Community Health Plan of WA Dual Complete (HMO D-SNP) covers home health services with no copay and no coinsurance. Members will need to obtain a referral and prior authorization to access these covered services.

Cardiac Rehabilitation Services See details

Cardiac Rehabilitation Services are offered by Community Health Plan of WA Dual Complete (HMO D-SNP) with no copay, though prior authorization and referrals are required. While some services are covered, standard cardiac rehabilitation, intensive cardiac rehabilitation, pulmonary rehabilitation, and SET for PAD services are not covered and are subject to a 20% coinsurance.

Skilled Nursing Facility (SNF) See details

Skilled Nursing Facility (SNF) care is covered by Community Health Plan of WA Dual Complete (HMO D-SNP) with no copay and Medicare-defined coinsurance, though prior authorization and referrals are required.
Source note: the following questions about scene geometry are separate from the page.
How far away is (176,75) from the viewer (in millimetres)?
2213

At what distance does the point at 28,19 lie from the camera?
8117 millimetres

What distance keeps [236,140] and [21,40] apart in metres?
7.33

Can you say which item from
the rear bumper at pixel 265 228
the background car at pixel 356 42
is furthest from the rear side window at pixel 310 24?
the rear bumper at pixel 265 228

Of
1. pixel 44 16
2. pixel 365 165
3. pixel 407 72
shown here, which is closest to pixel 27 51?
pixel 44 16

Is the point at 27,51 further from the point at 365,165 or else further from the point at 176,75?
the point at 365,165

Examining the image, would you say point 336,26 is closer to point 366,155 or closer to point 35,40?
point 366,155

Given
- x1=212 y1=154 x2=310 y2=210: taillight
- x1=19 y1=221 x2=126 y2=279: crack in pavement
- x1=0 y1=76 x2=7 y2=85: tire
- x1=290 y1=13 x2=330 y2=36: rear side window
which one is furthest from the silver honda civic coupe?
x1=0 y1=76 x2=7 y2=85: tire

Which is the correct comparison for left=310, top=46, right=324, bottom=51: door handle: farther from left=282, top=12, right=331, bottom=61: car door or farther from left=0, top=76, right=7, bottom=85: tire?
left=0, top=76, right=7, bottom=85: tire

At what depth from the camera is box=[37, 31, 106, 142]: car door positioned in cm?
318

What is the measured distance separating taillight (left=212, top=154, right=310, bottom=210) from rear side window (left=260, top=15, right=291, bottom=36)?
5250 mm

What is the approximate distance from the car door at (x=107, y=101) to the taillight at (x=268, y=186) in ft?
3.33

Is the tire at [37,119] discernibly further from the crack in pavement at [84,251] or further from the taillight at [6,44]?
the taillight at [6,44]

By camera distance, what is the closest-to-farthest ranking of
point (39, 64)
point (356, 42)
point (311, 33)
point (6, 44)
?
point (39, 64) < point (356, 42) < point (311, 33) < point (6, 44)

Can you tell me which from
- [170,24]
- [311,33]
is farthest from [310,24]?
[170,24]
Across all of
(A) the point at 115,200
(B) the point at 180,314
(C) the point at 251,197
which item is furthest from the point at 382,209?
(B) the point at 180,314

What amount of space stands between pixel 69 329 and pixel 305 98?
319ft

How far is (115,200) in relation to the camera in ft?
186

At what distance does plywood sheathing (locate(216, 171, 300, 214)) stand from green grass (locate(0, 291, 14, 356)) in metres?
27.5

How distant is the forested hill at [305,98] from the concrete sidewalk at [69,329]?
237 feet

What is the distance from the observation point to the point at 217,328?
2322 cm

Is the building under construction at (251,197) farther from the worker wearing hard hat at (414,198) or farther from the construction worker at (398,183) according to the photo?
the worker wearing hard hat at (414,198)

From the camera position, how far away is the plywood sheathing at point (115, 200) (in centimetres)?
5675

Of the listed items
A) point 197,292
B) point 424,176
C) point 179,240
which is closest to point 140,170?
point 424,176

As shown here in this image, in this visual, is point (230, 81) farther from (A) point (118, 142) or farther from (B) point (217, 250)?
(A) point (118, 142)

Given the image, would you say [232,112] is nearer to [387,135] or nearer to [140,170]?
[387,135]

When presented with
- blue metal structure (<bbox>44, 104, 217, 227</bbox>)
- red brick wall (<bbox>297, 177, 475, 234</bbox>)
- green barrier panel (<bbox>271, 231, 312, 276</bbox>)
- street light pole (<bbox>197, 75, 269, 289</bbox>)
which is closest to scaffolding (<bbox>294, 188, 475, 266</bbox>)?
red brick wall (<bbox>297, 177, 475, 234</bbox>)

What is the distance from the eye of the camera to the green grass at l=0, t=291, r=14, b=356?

A prior three-day inpatient hospital stay is required before admission, and additional days beyond the standard Medicare-covered limit are not covered.

Other Services See details

Community Health Plan of WA Dual Complete (HMO D-SNP) partially covers other services, providing acupuncture for up to 25 treatments per year and meal benefits for chronic illnesses with a referral, both with no copay and no coinsurance. Over-the-counter (OTC) items and other additional services are not covered under this benefit.